Goals:
[a] Who founded the Paris Indian Society, according to the passage about it below?
[b] Return everything in the passage about the Paris Indian Society from "The Paris Indian Society was" down to "for revolutionary activities.".

Document extract:
....

The Paris Indian Society was founded in 1905 at Paris by Madam Bhikaji Rustom Cama, B.H. Godrej and S. R. Rana. The organization was started as a branch of the Indian Home Rule Society founded by Shyamji Krishna Varma in London in 1905 to secure Home Rule for India and to carry out propaganda to attain society's objectives. Shyamji Krishna Varma had also purchased a house in 1905 in London, which became known as India House, ostensibly a residence for Indian students but used for revolutionary activities.
Several Indian nationalists, who were associated at various times with Krishna Varma’s India House during its short existence, also were part of the Paris Indian Society. The society developed close links with the Socialist Party and Russian socialists in exile in Paris. Cama attended the International Socialist Conference at Stuttgart in 1907, where she unfurled the first Flag of India. It was no small achievement that an Indian woman in a colorful sari, hoisted the tricolor flag of India in the presence of a thousand representatives from several countries.

....

Items:
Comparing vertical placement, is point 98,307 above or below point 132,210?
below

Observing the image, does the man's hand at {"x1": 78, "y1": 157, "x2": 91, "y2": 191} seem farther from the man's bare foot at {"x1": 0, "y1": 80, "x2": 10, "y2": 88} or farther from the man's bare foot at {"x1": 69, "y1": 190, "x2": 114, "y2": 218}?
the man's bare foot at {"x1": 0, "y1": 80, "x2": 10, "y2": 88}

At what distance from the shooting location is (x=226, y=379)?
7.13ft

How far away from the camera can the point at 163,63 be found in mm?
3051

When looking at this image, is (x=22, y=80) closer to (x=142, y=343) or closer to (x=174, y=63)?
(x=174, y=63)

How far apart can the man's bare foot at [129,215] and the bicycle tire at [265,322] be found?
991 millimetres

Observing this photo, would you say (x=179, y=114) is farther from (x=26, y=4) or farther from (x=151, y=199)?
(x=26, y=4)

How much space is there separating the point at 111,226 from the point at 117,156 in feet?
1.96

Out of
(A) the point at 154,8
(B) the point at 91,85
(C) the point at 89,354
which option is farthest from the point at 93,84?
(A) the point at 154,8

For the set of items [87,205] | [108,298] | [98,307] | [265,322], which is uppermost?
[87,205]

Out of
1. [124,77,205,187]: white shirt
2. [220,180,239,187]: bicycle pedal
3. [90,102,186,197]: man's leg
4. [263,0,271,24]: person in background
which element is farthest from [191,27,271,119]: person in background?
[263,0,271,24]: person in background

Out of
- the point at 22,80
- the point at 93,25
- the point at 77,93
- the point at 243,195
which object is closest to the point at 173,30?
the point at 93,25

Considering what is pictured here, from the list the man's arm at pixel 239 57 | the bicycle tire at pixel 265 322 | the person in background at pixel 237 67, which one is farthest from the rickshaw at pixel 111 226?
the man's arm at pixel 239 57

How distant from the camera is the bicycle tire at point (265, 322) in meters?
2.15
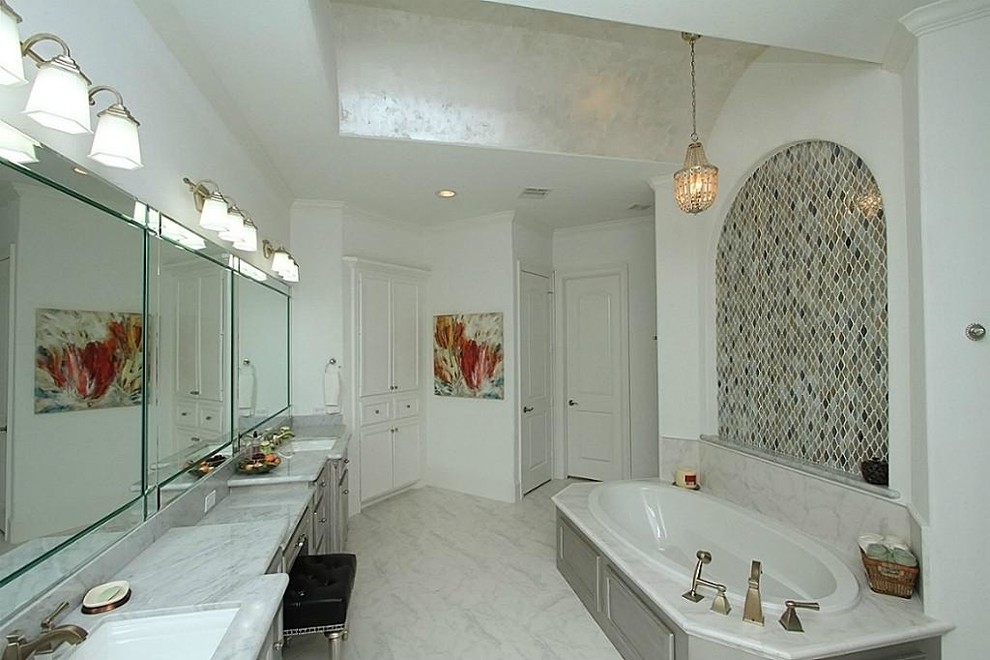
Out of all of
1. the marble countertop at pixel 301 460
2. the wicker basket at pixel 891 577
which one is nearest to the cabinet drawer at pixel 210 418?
the marble countertop at pixel 301 460

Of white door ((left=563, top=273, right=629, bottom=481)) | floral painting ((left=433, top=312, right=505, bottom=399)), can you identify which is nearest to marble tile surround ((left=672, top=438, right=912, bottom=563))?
white door ((left=563, top=273, right=629, bottom=481))

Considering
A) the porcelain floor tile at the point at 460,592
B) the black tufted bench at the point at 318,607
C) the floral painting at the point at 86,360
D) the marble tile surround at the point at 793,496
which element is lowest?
the porcelain floor tile at the point at 460,592

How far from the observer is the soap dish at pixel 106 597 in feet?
4.20

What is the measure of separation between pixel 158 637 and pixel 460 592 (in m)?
2.07

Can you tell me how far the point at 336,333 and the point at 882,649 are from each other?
3.83 meters

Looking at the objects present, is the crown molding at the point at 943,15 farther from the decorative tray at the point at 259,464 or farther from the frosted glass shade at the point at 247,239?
the decorative tray at the point at 259,464

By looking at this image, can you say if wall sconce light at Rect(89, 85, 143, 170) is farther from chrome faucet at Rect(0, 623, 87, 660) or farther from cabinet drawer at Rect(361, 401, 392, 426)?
cabinet drawer at Rect(361, 401, 392, 426)

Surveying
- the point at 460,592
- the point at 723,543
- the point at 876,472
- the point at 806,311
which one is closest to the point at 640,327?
the point at 806,311

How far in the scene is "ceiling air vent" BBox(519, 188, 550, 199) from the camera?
3.91 meters

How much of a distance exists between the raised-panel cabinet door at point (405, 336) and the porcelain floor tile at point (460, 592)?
3.98ft

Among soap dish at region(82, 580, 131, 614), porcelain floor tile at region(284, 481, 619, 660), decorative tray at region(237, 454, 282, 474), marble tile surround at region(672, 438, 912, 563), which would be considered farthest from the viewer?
decorative tray at region(237, 454, 282, 474)

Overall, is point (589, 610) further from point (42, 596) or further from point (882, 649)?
point (42, 596)

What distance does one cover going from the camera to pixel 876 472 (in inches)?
87.8

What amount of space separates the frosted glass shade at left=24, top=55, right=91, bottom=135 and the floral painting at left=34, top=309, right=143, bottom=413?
1.53ft
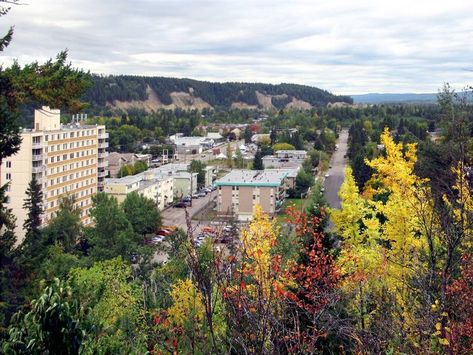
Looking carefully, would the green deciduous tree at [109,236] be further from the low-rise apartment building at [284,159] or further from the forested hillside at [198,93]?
the forested hillside at [198,93]

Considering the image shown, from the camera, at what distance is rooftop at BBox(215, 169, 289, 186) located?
32.5 meters

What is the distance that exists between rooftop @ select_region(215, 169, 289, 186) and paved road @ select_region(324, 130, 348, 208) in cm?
331

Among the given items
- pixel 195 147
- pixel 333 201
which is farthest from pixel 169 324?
pixel 195 147

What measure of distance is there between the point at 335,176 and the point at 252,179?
13187 millimetres

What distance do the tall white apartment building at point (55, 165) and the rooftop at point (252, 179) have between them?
7.07 meters

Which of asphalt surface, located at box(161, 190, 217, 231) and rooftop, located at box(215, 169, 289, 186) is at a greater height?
rooftop, located at box(215, 169, 289, 186)

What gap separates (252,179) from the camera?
33.9m

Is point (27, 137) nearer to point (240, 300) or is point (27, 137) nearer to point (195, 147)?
point (240, 300)

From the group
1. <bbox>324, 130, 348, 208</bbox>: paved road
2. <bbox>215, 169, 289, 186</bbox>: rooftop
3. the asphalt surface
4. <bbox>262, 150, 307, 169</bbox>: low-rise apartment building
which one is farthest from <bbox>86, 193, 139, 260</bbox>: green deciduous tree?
<bbox>262, 150, 307, 169</bbox>: low-rise apartment building

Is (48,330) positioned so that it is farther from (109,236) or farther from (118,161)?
(118,161)

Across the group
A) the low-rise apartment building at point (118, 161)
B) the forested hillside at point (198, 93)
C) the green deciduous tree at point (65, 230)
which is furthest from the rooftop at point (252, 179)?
the forested hillside at point (198, 93)

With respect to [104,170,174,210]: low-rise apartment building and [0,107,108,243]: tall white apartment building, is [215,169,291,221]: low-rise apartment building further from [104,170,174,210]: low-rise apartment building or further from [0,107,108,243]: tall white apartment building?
[0,107,108,243]: tall white apartment building

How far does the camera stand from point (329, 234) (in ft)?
32.0

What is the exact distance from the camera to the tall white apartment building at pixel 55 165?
26.2 m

....

Complete answers:
[a] Madam Bhikaji Rustom Cama, B.H. Godrej and S. R. Rana.

[b]
The Paris Indian Society was founded in 1905 at Paris by Madam Bhikaji Rustom Cama, B.H. Godrej and S. R. Rana. The organization was started as a branch of the Indian Home Rule Society founded by Shyamji Krishna Varma in London in 1905 to secure Home Rule for India and to carry out propaganda to attain society's objectives. Shyamji Krishna Varma had also purchased a house in 1905 in London, which became known as India House, ostensibly a residence for Indian students but used for revolutionary activities.